╭──
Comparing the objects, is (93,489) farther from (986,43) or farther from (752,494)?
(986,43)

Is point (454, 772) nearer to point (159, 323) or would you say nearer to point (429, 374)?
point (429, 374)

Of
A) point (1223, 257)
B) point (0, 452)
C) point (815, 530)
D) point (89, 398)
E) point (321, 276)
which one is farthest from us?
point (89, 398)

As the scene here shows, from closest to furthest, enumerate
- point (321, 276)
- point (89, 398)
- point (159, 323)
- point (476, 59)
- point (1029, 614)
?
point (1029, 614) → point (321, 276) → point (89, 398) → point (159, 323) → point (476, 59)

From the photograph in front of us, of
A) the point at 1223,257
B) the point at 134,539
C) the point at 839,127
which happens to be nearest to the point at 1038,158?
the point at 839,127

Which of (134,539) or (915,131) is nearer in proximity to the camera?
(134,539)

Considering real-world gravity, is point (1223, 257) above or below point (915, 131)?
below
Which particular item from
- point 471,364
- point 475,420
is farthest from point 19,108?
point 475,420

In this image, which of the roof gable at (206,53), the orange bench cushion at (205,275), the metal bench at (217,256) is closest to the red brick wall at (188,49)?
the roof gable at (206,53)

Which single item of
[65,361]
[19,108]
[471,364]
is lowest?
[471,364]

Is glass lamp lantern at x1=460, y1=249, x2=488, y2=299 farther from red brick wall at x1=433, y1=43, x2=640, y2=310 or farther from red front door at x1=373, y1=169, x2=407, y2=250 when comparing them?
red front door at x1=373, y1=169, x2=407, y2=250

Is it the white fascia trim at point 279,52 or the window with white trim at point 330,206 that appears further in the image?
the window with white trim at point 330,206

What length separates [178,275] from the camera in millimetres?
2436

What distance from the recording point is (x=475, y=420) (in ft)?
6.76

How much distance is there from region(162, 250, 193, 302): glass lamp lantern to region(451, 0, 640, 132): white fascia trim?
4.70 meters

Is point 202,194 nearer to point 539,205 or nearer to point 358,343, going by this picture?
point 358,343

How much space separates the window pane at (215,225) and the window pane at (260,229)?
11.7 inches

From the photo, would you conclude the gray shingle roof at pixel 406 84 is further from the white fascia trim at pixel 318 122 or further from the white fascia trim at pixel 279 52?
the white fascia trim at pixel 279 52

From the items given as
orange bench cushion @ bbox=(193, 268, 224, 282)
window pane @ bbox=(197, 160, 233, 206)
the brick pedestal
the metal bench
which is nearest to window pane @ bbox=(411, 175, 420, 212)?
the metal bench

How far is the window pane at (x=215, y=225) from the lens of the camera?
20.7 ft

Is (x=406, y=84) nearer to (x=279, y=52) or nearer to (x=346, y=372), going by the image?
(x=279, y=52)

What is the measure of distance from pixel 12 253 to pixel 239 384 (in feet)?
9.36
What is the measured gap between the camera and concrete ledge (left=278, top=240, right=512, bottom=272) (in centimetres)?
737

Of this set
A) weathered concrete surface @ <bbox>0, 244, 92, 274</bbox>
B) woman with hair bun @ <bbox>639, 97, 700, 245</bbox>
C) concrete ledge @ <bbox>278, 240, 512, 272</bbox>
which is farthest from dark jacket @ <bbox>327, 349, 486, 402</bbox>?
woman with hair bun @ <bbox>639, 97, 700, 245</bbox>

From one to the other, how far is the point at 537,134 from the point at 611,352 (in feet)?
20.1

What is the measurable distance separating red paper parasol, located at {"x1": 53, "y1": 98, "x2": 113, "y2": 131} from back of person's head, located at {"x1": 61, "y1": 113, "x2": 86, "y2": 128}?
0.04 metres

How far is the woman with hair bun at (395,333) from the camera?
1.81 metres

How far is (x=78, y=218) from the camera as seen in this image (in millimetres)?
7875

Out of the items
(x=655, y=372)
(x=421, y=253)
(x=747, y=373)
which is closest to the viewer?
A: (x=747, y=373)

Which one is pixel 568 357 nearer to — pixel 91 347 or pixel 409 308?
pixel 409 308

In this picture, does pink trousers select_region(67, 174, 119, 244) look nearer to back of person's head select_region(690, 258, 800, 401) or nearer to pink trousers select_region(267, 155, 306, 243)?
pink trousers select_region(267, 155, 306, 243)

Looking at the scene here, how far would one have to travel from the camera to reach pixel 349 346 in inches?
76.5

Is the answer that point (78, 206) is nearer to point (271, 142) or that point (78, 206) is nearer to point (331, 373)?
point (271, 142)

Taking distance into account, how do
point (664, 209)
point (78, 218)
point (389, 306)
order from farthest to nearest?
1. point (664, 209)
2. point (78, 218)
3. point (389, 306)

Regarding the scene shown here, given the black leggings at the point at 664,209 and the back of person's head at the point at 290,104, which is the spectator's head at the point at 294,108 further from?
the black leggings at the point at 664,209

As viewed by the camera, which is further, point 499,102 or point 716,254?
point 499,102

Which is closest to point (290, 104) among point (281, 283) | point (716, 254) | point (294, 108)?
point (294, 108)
╰──
╭──
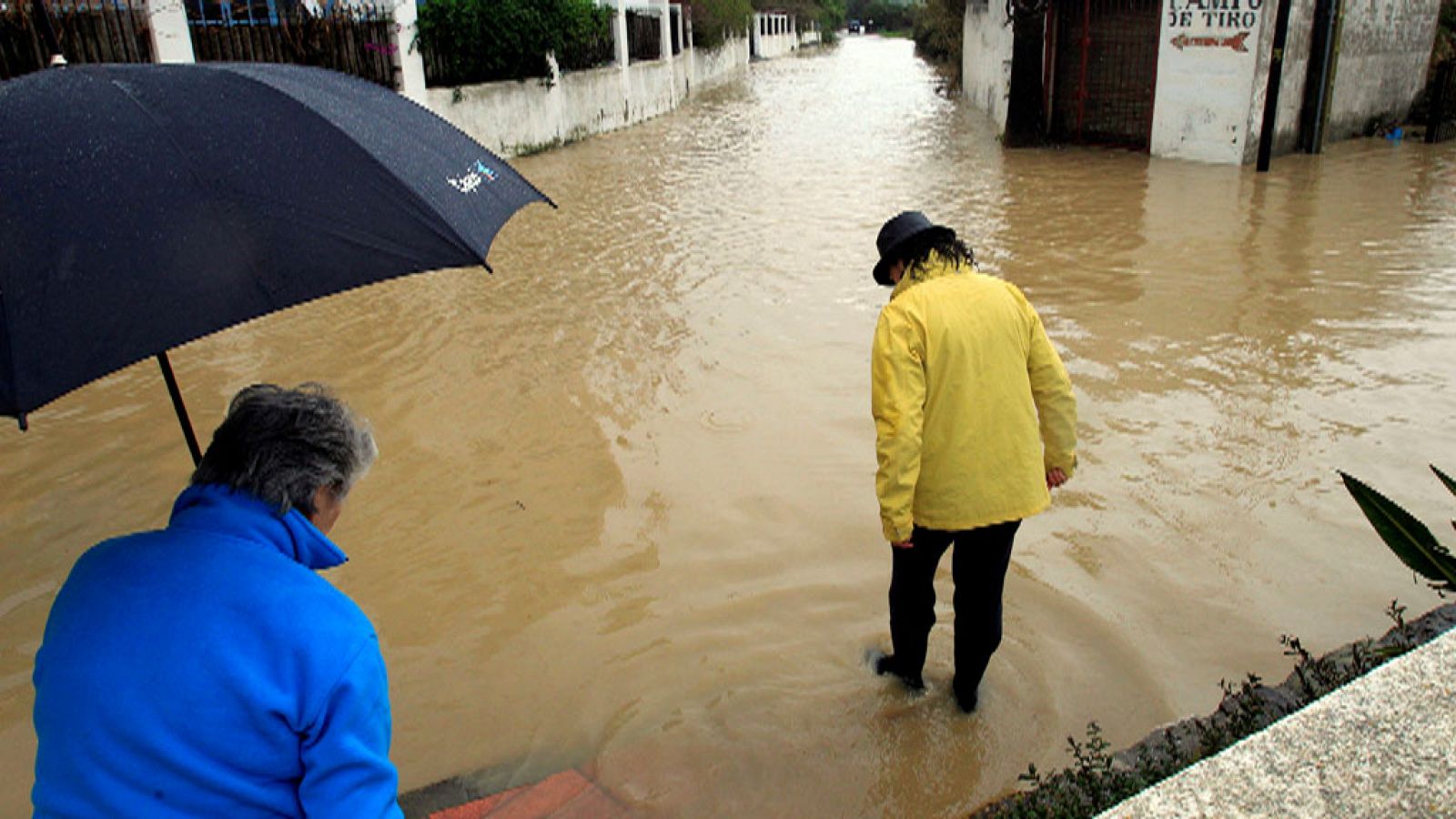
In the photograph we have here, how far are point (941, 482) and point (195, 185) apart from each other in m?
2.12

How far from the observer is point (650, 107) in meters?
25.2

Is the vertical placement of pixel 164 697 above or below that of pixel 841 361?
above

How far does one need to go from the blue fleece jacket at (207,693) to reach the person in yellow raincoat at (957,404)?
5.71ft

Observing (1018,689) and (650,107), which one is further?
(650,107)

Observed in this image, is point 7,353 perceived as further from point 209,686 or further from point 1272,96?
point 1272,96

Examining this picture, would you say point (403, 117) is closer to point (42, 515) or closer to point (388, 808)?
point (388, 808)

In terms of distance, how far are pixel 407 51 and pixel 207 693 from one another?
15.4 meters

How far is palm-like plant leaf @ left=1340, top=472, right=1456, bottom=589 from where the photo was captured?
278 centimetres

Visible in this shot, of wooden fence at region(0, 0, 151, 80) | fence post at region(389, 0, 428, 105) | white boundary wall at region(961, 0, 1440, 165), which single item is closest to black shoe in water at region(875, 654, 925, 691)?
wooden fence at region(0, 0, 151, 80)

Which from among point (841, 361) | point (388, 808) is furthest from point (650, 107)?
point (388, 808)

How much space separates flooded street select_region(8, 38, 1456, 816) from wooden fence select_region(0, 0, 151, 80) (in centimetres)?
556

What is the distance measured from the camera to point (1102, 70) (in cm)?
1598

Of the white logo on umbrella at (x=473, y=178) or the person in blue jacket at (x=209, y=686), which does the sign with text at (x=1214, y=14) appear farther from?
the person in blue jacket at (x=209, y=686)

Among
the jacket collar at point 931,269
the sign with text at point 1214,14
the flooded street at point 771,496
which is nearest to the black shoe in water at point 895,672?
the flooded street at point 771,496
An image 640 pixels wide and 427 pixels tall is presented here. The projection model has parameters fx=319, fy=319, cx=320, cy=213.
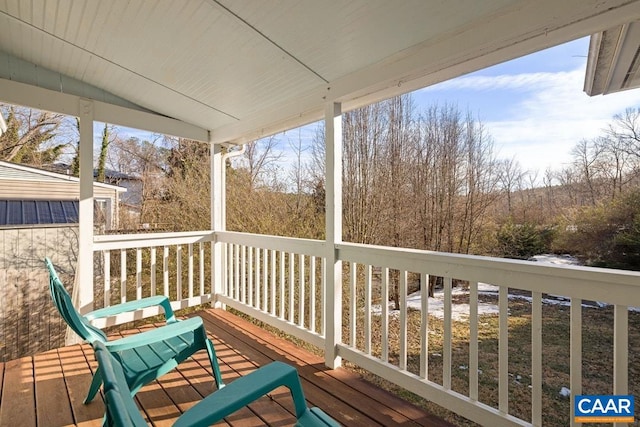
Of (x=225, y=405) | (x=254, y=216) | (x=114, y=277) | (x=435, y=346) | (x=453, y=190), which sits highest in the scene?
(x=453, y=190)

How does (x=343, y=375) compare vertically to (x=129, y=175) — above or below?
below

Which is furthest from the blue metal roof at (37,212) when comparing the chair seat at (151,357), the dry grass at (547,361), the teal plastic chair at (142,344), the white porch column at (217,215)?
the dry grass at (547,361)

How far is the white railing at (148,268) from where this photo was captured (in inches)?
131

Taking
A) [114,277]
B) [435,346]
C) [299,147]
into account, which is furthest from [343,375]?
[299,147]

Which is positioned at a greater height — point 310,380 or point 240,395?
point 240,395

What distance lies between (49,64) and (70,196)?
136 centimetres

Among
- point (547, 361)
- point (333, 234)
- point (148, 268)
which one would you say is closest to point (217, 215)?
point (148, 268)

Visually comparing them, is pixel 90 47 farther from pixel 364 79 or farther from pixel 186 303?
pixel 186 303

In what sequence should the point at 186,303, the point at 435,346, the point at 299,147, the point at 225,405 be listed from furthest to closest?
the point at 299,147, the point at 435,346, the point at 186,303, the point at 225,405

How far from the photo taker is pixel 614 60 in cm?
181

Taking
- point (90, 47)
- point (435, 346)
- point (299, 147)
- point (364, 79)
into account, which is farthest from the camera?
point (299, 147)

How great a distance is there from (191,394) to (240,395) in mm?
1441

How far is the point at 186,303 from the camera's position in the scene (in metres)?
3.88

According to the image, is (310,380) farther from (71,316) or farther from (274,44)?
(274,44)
╰──
### TASK INSTRUCTIONS
Copy out again, unchanged, the listing lines between the line holding "Comparing the objects, is" and the line holding "point (1029, 614) →", inclusive.

### EXERCISE ANSWER
Comparing the objects, is (93,489) farther from (986,43) or farther from (752,494)?
(986,43)

Is point (454, 772) nearer to point (159, 323) or would you say nearer to point (429, 374)?
point (429, 374)

Of
A) point (1223, 257)
B) point (0, 452)
C) point (815, 530)
D) point (89, 398)
E) point (321, 276)
which one is farthest from us?
point (89, 398)

As the scene here shows, from closest to furthest, enumerate
- point (321, 276)
- point (89, 398)
- point (159, 323)
- point (476, 59)
- point (1029, 614)
?
point (1029, 614) → point (321, 276) → point (89, 398) → point (159, 323) → point (476, 59)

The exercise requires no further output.